▶ Aim of the task
In the excerpt on Romanian folk traditions about the hero Dercunos, why is the Dragan episode described as similar to Hercules' battle with the Ligyens' army? Answer in one to three sentences.

According to traditions held by the Greeks from the Euxine Pontos (Herodotus, IV. 8), Hercules, returning to Mycenae with Geryon’s herds, had passed through Scythia, which means the western parts of the Black Sea. And as Eschyl tells us (fragm. 76), the place where Hercules had to fight the Ligyens’ army was covered with swamps and devoid of rocks. A similar episode is presented in Romanian traditional songs about Dragan, where the swampy place is near Dambovita (Tocilescu, Materialuri folcl. I. 65-66)]

 

Some reminiscences about the hero Dercunos have been preserved to this day in Romanian traditions. In the old folk songs he appears under the name of Dragan, or Dragan from Baragan, the nephew or grandson (TN - nepot) of old (TN - mos) Stan [2].

 

[2. This “mos Stan” is one of the oldest heroes of Romanian folk songs. He appears identical with Stanislav, the one “big in stature and terrible in countenance, whom the Danube reared, whom the Danube knows, she knows him and he knows her”. He is also celebrated for his mastery in catching and breaking horses (Teodorescu, Poezii pop. 688; Negoescu, Balade 176; Tocilescu, Materialuri folcl. I. 125).

▶ Recorded information
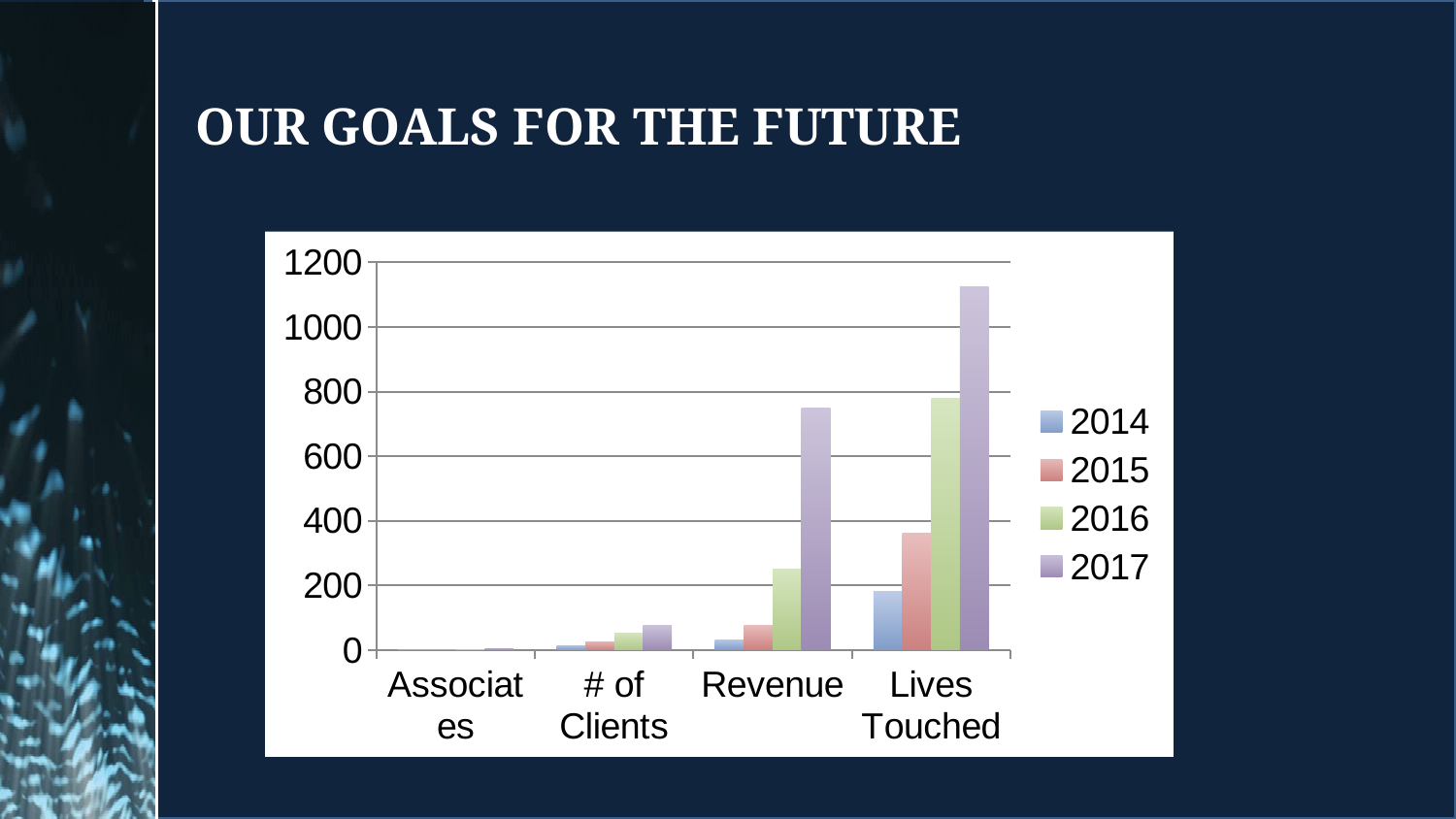
Is the 2017 value for Revenue greater or less than 600? greater What kind of chart is shown on the slide? bar chart What is the title of the slide containing the chart? OUR GOALS FOR THE FUTURE Which year is shown in purple in the legend? 2017 Is the 2017 value for Lives Touched greater or less than 1000? greater Which category has the lowest values across all years? Associates Which is larger for Lives Touched, the 2015 value or the 2016 value? 2016 How many series does the legend list? 4 Within the Revenue category, do the values rise or fall from 2014 to 2017? rise Is the 2016 value for Revenue greater or less than 400? less Which category has the tallest bar for 2017? Lives Touched How many categories are shown on the x axis? 4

▶ Result below
The Greek account says the place where Hercules fought the Ligyens' army was covered with swamps and had no rocks. In the Romanian songs about Dragan, the battle also takes place in swampy ground, near Dambovita.